I short, she is a Clinton, and controversy follows the Clintons like a trail of slime from a snail or slug. It can be no other way.

As Bernie Sanders suggested, Hillary Clinton has the qualifications to be president, although her judgment has proven to be a liability. She is not trusted, and for good reason. Again, that just goes with the territory of being a Clinton.

Of course, her supporters remain blind to all of this. Months ago, many of them argued that anyone who did not support Hillary was automatically a sexist, which is an outrageous and absolutely ridiculous, patently false claim. They only see her words and her own self-aggrandizement, and take the words at face value, rather than as political propaganda. Much like her husband (and perhaps because of her husband), some people will like her, no matter what.

Then, there are other people - and I know quite a few people like this - who are so scared of a Trump presidency, that they put down any and all skepticism of Hillary, and that is wrong, too. Voting for the lesser of two evils still means voting for evil. And let us face one glaring fact: Hillary's "experience" has more than a small streak of corruption to it. She's a Washington insider, which means she knows people, has influence, and can do things. Trump does not have that same access. If anything, he's an outsider. And that means that ironically, despite the conventional wisdom being that Clinton would be the lesser of two evils, she might actually have a more detrimental impact than Trump ever could, simply because a lot of people would not allow him to get away with anything. By comparison, Hillary Clinton got a pass. After all, if she was a man, with her corruption and her ties to the big Wall Street firms and her issues with a lack of trust and people simply not liking her, she likely would never have gotten within sniffing distance of the Democratic nomination.

So, let us recognize what really is a glaring truth: that neither of the two major party candidates is fit to be the Commander-in-Chief. We need someone with ethics, someone who we know will be working for the American people, and not acting like an irresponsible buffoon like Trump surely will, or someone who is working behind the scenes for all of the wrong reasons, making sure to secure profit for all of her friends and the insiders at the expense of the American people, like Hillary surely will.

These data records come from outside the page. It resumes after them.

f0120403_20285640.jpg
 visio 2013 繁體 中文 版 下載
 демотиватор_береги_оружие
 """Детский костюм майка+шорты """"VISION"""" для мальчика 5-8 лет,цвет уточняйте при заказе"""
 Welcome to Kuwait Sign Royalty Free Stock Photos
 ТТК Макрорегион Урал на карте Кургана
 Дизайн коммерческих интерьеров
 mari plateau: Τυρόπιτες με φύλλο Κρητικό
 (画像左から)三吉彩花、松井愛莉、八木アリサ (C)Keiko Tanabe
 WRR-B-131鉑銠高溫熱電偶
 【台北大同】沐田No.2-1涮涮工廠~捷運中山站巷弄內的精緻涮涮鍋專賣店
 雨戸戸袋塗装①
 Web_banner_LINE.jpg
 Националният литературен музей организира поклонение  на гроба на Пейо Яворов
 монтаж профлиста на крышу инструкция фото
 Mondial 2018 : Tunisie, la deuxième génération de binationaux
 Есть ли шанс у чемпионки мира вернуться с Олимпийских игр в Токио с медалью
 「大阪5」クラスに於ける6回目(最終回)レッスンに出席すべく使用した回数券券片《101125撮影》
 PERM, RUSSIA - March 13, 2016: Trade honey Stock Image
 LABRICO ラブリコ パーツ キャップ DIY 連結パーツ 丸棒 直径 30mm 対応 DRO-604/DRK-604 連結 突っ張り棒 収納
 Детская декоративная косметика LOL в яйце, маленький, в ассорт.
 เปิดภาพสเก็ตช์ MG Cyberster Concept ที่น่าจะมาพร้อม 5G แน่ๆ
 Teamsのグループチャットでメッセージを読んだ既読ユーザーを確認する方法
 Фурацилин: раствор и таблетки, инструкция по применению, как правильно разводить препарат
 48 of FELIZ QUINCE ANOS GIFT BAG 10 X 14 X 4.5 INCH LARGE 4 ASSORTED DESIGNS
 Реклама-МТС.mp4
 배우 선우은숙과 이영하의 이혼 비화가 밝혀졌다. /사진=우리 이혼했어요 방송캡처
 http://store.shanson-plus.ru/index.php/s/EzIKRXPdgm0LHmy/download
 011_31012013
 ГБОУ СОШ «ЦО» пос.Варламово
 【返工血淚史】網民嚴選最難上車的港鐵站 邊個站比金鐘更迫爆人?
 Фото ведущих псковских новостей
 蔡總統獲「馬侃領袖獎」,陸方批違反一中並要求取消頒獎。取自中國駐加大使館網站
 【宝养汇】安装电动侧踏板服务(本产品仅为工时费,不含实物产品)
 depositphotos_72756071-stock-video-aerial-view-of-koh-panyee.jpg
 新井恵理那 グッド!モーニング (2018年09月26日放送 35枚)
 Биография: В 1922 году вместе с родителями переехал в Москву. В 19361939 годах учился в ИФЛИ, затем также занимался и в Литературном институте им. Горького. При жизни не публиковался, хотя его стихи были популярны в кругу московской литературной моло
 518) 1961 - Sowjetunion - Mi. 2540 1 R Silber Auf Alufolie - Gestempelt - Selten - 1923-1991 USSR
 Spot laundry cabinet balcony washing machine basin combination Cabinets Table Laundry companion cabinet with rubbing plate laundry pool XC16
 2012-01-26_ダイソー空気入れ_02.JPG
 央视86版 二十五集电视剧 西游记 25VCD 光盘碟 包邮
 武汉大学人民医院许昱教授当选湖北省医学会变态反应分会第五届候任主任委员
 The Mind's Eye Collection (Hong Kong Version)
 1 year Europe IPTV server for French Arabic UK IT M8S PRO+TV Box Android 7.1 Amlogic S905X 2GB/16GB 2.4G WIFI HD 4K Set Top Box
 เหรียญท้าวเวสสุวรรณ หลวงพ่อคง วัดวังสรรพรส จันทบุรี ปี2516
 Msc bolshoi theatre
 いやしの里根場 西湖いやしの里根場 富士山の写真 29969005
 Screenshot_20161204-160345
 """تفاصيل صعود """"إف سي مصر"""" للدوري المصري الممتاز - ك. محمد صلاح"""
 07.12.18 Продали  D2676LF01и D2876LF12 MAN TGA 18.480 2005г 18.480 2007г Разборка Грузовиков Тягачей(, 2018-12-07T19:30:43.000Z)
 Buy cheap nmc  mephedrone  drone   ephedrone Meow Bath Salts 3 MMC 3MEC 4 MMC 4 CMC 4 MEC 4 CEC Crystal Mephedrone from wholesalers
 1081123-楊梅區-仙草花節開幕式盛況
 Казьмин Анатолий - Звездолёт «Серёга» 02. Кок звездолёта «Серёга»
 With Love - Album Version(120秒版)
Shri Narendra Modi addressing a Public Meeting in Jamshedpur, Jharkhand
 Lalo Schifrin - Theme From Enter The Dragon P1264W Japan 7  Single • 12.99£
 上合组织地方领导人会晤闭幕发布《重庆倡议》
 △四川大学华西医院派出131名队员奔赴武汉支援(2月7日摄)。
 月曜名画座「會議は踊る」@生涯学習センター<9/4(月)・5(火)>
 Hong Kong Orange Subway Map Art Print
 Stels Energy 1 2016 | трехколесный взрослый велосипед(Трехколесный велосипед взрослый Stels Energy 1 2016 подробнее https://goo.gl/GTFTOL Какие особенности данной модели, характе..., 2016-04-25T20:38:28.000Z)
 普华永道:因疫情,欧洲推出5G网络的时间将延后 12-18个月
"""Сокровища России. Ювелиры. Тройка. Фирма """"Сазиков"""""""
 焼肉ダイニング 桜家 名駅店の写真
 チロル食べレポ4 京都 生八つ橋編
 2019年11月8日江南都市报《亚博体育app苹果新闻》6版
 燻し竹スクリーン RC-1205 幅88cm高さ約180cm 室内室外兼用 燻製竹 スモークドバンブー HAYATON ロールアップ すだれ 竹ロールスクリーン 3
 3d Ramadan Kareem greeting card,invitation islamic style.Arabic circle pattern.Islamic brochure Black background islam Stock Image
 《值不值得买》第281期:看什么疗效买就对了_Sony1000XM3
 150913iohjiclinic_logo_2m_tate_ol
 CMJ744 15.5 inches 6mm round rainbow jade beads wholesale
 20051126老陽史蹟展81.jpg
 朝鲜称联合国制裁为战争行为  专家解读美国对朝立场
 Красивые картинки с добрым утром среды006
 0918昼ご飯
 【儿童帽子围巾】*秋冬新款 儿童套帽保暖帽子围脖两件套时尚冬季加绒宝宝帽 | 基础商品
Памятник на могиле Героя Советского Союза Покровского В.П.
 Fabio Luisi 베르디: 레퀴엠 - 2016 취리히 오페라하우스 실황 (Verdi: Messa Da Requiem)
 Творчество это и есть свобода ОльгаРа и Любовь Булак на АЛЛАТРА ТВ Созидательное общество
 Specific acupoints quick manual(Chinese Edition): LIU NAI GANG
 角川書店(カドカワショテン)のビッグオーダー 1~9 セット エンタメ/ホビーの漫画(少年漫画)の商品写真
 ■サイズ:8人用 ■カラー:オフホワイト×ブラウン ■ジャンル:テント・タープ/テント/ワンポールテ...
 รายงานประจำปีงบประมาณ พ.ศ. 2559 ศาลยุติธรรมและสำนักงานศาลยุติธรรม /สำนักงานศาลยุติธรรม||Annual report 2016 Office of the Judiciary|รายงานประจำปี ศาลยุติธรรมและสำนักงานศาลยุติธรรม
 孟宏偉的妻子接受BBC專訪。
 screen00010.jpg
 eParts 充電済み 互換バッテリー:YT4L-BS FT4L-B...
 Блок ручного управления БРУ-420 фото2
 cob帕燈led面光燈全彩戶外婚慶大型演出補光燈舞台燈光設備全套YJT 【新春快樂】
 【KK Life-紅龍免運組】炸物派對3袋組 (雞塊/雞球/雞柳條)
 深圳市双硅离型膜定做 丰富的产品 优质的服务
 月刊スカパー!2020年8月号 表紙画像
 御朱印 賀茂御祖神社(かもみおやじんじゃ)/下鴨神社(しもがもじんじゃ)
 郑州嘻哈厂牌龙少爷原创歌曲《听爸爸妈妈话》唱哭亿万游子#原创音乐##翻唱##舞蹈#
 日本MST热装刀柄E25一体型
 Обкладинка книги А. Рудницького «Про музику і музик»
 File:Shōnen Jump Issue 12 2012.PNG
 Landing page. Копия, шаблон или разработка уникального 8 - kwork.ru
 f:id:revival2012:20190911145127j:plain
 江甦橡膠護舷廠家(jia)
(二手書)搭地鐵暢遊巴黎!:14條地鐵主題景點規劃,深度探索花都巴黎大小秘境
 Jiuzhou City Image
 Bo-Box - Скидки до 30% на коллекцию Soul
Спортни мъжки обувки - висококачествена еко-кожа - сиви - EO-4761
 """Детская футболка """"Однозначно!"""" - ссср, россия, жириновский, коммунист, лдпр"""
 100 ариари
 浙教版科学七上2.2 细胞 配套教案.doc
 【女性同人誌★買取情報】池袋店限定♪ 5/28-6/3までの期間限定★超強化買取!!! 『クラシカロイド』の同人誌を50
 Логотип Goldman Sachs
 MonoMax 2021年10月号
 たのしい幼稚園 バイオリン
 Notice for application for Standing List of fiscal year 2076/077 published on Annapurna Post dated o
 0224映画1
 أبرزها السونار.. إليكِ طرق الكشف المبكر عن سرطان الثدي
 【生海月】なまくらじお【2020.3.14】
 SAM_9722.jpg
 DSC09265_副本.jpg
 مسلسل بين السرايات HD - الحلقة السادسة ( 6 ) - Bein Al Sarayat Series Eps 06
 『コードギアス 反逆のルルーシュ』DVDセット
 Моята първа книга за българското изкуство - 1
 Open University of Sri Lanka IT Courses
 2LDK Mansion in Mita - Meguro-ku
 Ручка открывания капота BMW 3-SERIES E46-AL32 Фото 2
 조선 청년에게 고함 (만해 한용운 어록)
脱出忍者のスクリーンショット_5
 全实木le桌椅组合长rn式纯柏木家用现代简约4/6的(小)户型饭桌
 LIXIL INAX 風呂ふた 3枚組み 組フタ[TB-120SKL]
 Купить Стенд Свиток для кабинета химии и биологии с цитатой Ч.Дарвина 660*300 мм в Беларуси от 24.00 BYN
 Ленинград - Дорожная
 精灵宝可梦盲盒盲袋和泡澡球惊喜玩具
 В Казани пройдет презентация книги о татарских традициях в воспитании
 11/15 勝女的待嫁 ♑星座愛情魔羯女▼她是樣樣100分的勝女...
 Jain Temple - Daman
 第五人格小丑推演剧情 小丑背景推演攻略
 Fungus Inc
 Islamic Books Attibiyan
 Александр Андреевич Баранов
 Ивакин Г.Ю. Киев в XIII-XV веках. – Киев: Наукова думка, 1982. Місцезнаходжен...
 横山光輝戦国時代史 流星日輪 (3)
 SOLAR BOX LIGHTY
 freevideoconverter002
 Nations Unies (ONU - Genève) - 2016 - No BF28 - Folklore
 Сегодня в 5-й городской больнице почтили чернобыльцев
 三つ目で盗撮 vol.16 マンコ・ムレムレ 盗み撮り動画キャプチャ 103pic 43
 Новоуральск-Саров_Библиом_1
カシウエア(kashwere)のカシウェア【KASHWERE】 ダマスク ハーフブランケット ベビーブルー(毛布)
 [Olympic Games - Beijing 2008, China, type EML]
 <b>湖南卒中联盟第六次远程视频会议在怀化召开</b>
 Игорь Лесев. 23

Whether you opt for Jill Stein, or are thinking about writing in a candidate, such as Bernie Sanders, it seems clearer to me than ever before that this country needs better options, rather than systematically settling on evil.

Some people suggest that voting for other than the Democrat or the Republic is throwing away your vote. I would counter that voting for one of them is throwing away your vote. It's time for a real change.